About this task: Using the records below, write out only the lines from the line containing "State Repair - Carhartt Ashland Cap" up to and including the line containing "7 Reasons Why", exactly, with no pictures.

Data under study:
****************

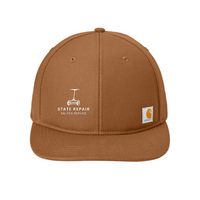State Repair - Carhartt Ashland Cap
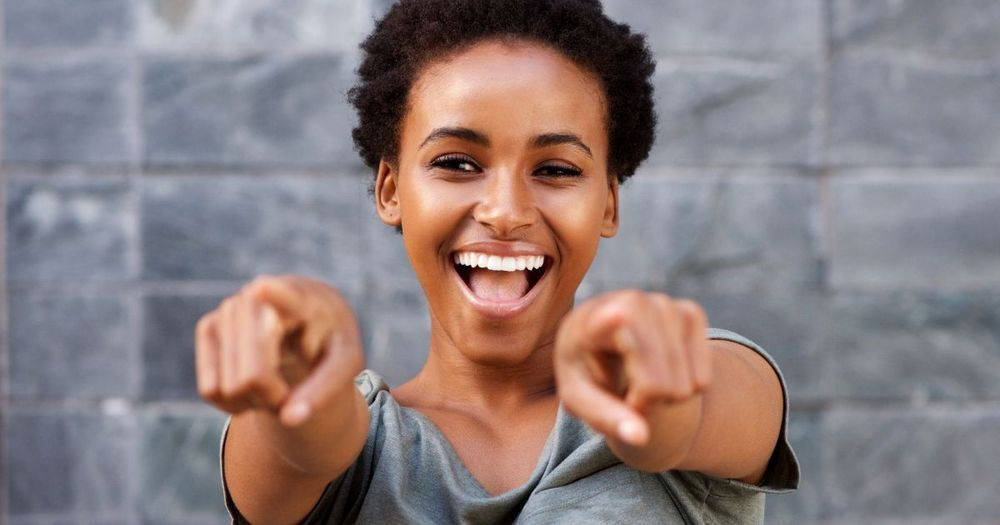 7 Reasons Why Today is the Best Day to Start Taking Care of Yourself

****************

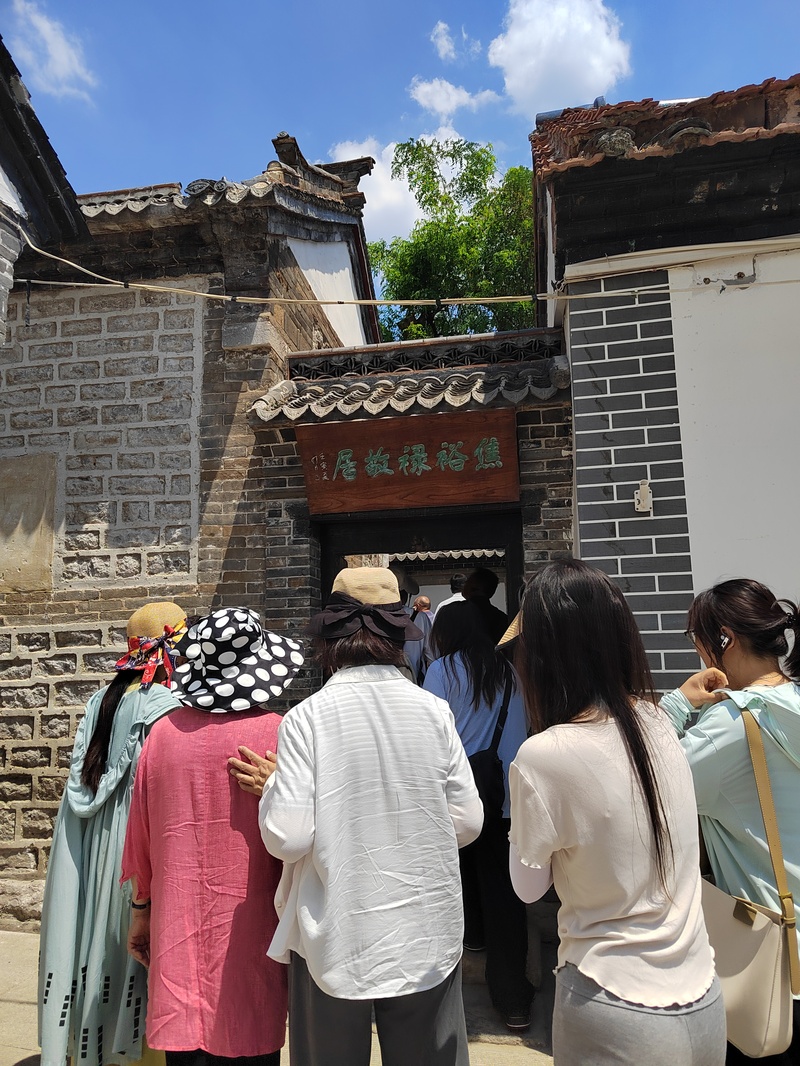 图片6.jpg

****************

Answer to this problem:
State Repair - Carhartt Ashland Cap
 7 Reasons Why Today is the Best Day to Start Taking Care of Yourself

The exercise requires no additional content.